Dai focolari escono le catene che servivano ad appendere il paiolo per cuocere l’immancabile polenta, che insieme al formaggio, costituiva il cibo giornaliero, trascinarle per le vie polverose del paese, era occasione per lucidarle, togliendo, in parte, la nera fuliggine.
Sulla pala di un vecchio badile troneggia al scopetón l’aringa e intorno legate, il groviglio di corde e catene, le cui estremità sono tenute in mano dai boscaioli, formando un lungo traino. A volte c’è anche la presenza di una pecora, di un mulo o di una capra, che aiuta l’uomo nel trascinamento.
Quando tutto è pronto, il corteo si avvia per le strade del paese, imitando la fatica del duro lavoro del boscaiolo che trascina il tronco, sostituito dal scopetón.
Al grido del capo boscaiolo che chiama al colpo, tutti devono tirare con forza per fare avanzare il tronco, fingendo sforzi enormi.
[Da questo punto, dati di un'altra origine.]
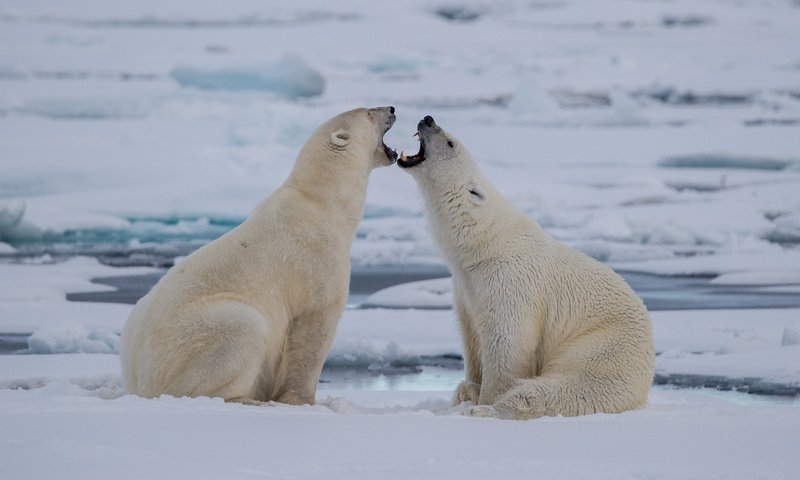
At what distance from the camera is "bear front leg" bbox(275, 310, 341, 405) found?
13.0ft

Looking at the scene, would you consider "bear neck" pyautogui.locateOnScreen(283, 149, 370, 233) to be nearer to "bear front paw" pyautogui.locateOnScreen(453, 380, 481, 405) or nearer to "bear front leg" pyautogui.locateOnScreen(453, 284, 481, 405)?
"bear front leg" pyautogui.locateOnScreen(453, 284, 481, 405)

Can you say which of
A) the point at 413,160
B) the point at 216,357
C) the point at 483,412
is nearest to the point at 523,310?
the point at 483,412

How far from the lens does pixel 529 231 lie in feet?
14.3

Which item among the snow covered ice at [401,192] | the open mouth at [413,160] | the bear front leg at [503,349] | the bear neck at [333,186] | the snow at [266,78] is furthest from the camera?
the snow at [266,78]

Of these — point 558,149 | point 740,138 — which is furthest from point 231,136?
point 740,138

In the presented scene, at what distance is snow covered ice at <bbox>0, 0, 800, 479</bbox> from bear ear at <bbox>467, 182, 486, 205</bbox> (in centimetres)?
88

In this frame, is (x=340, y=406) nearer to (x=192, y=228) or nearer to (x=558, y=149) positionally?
(x=192, y=228)

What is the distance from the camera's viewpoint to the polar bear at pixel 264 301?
372 centimetres

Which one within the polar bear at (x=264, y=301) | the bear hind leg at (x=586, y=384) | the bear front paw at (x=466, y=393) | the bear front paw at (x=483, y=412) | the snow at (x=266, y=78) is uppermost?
the snow at (x=266, y=78)

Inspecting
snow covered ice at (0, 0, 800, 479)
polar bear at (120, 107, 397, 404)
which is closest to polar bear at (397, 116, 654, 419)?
snow covered ice at (0, 0, 800, 479)

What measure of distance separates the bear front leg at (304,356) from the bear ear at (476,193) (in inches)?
29.9

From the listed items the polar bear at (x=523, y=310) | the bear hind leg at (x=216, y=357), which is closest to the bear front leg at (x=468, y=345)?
the polar bear at (x=523, y=310)

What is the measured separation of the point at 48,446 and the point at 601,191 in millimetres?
10864

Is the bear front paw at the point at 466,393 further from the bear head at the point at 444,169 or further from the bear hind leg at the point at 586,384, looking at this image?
the bear head at the point at 444,169
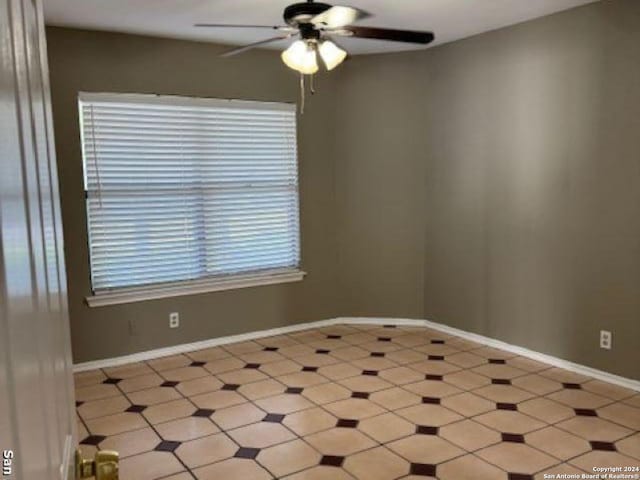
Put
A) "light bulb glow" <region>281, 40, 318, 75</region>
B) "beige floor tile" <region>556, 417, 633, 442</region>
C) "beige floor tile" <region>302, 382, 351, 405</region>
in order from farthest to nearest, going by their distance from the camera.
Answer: "beige floor tile" <region>302, 382, 351, 405</region> → "beige floor tile" <region>556, 417, 633, 442</region> → "light bulb glow" <region>281, 40, 318, 75</region>

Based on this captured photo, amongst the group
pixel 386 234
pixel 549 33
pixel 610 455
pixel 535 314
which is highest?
pixel 549 33

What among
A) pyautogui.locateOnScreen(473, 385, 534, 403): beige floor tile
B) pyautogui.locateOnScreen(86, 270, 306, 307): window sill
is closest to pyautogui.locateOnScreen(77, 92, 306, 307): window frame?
pyautogui.locateOnScreen(86, 270, 306, 307): window sill

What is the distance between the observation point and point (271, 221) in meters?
4.98

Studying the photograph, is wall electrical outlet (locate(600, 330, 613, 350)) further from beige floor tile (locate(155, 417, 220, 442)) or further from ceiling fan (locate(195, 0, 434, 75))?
beige floor tile (locate(155, 417, 220, 442))

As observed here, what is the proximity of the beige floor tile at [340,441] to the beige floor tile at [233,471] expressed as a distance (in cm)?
36

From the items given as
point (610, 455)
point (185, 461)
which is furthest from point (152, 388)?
point (610, 455)

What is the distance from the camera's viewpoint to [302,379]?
3977 mm

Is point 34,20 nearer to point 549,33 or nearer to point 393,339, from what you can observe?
point 549,33

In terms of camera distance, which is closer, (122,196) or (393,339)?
(122,196)

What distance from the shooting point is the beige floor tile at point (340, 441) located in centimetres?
294

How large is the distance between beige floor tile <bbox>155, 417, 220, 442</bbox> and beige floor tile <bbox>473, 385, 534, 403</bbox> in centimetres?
178

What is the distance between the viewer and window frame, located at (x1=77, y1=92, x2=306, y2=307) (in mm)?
4137

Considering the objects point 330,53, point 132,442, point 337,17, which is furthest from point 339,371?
point 337,17

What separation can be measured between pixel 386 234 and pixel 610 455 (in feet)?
9.27
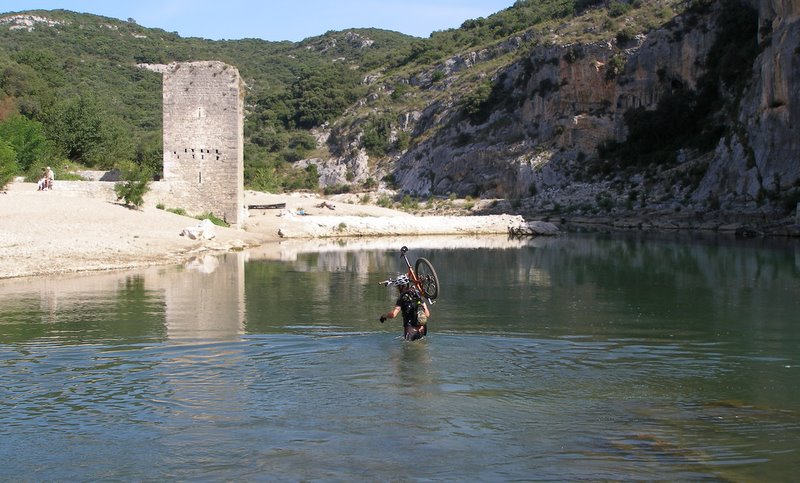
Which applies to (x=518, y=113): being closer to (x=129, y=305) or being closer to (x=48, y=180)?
(x=48, y=180)

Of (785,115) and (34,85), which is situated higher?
(34,85)

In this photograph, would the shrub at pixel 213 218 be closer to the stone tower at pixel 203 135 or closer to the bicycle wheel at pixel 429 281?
the stone tower at pixel 203 135

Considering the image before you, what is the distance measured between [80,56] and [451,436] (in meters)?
103

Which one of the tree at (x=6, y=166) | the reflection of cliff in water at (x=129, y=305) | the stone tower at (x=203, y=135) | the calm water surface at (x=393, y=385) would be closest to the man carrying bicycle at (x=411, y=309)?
the calm water surface at (x=393, y=385)

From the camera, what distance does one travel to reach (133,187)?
32531 millimetres

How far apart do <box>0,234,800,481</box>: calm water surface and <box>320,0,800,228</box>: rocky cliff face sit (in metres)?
25.9

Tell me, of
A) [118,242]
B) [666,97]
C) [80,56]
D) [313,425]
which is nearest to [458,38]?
[80,56]

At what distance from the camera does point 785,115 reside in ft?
135

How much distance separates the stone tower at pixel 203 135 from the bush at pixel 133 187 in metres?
1.46

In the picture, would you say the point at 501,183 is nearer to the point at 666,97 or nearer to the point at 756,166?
the point at 666,97

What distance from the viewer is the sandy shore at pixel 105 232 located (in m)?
23.3

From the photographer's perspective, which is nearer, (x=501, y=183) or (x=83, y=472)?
(x=83, y=472)

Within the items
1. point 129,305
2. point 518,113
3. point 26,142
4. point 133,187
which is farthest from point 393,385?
point 518,113

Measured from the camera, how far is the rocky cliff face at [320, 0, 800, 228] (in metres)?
42.2
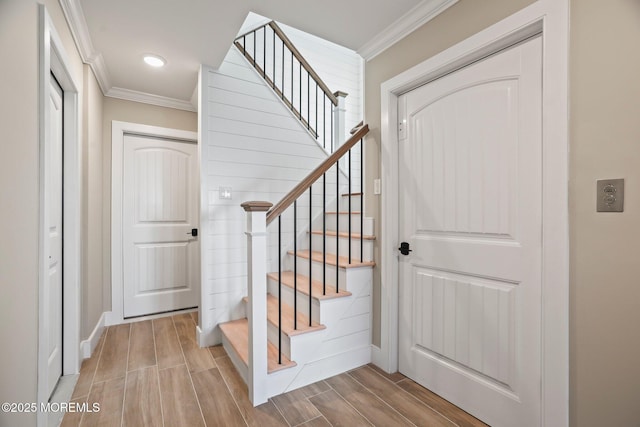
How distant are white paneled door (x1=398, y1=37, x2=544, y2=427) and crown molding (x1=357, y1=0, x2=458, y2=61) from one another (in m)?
0.40

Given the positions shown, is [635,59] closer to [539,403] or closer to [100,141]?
[539,403]

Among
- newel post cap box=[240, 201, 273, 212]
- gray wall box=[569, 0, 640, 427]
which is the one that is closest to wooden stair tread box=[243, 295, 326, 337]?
newel post cap box=[240, 201, 273, 212]

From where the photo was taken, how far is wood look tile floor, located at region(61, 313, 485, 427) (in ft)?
5.28

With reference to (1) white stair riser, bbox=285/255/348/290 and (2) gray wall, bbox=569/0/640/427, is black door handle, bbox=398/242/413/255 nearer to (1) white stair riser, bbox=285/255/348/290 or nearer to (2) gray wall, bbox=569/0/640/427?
(1) white stair riser, bbox=285/255/348/290

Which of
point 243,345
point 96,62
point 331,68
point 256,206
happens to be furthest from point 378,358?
point 331,68

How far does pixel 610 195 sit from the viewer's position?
3.67 feet

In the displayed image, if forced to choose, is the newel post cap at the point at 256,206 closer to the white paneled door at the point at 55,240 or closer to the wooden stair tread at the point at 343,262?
the wooden stair tread at the point at 343,262

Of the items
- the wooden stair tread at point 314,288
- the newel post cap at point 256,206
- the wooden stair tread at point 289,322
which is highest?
the newel post cap at point 256,206

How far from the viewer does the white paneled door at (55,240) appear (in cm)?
184

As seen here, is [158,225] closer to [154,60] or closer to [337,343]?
[154,60]

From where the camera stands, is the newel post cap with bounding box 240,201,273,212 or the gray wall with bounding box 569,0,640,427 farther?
the newel post cap with bounding box 240,201,273,212

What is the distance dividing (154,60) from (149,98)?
0.80 metres

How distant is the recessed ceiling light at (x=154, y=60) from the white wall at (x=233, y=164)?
13.5 inches

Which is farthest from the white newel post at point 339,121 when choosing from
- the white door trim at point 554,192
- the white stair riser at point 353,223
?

Ritornano in mente anche le vecchie melodie, cantate a squarciagola:
Viva le nine,
viva le viole
Viva chìle da Nèrt che le va a mole!
Ogni tanto c’è una sosta, perché dalle case escono gli abitanti per offrire cibo e vino ed alleviare in qualche modo gli stenti.
Il loro arrivo è annunciato dalle grida e dai canti, ma soprattutto dallo stridio del badile e delle catene, oggi sull’asfalto e ieri sui sassi, e voci e rumori riecheggiano tra i muri di pietra.